Text excerpt:
++++++++++
Hunting an Idris2 Codegen Bug

Background

I had been working on an annoyingly difficult Ph.D.-related project recently, and when it finally did work, Idris itself crashed. And spectacularly so! I got an error message which I’d never seen before:

Exception in string-append: erased is not a string

This wasn’t an INTERNAL ERROR, which typically show up when there is an idris_crash call somewhere, so it had to be something to do with the compiled Idris code. And it had to be something serious, because erased values are (as the name suggests) not meant to be there; they’re never meant to be used at runtime! So something was up with the Idris compiler. That’s scary, because there is a lot that makes Idris2 tick and, like all compiled code, it’s really mostly meant to be machine-generated and executed, not read by humans…

After asking for help on the Idris discord, both stefan-hoeck and dunham suggested ways to get more readable compiled code out (by compiling to NodeJS) and to potentially get a stack trace (by using Racket Scheme instead of Chez). With that, I was able to narrow down the problem to the built-in mod function. The mod function is part of the Idris2 prelude’s Integral interface, and is generally implemented along the following lines:

Integral Int where
  div x y =
    case y == 0 of
         False => prim__div_int x y

  mod x y =
    case y == 0 of
         False => prim__mod_int x y

This, as you may have noticed, is neither total nor covering. So what happens with that? My first thought was to “fix” this by filling in the missing True case and adding a descriptive crash message in those cases. However, dunham figured out that the issue was actually more serious than that. He defined mod exactly the same, just outside the Integral interface, and got the expected crash message!
++++++++++
Provided data:
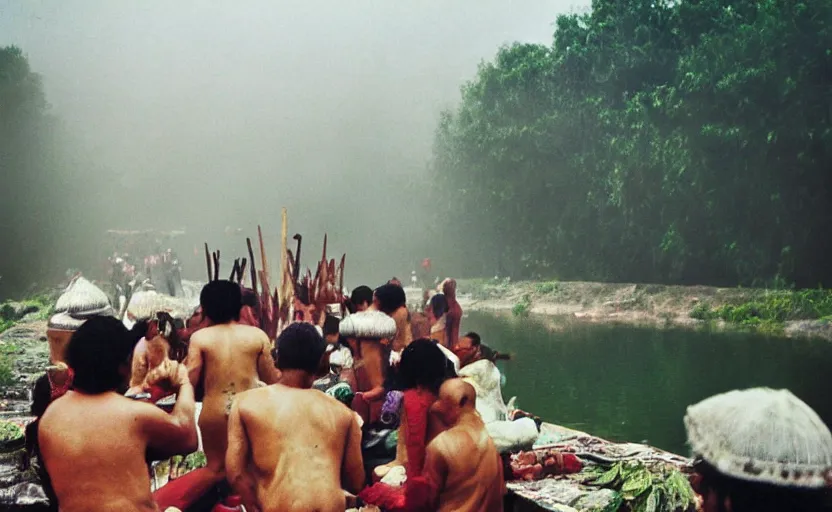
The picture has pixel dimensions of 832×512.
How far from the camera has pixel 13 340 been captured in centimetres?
1398

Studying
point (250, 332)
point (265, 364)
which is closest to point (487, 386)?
point (265, 364)

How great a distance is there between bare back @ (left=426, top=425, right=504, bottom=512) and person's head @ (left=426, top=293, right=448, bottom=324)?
18.0ft

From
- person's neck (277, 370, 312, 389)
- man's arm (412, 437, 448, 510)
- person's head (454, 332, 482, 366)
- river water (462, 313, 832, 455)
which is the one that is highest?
person's neck (277, 370, 312, 389)

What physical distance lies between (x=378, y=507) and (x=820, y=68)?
20961mm

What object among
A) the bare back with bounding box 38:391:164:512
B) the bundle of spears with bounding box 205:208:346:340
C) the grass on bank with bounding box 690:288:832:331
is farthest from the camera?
the grass on bank with bounding box 690:288:832:331

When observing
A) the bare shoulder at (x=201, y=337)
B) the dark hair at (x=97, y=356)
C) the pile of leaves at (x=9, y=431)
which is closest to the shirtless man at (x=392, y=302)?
the bare shoulder at (x=201, y=337)

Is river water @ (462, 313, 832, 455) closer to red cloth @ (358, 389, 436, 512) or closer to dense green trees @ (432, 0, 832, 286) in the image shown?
dense green trees @ (432, 0, 832, 286)

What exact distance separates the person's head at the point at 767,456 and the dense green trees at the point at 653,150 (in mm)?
20864

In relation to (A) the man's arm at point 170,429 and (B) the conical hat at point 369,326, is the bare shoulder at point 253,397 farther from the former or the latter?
(B) the conical hat at point 369,326

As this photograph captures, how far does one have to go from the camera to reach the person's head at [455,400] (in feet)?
9.82

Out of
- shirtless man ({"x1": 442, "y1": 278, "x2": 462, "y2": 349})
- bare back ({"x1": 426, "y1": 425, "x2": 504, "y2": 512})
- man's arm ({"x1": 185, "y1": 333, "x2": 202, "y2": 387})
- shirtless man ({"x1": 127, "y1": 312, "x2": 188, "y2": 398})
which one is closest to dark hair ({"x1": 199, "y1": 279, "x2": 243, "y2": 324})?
man's arm ({"x1": 185, "y1": 333, "x2": 202, "y2": 387})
++++++++++
Task prompt:
Answer these questions about the Idris2 codegen bug text, one per line:
1. What error message did Idris give when the project finally worked?
2. For what purpose was compiling to NodeJS suggested?
3. What happened when dunham defined mod the same way outside the Integral interface?

Result of this task:
1. Exception in string-append: erased is not a string
2. To get more readable compiled code out.
3. He got the expected crash message.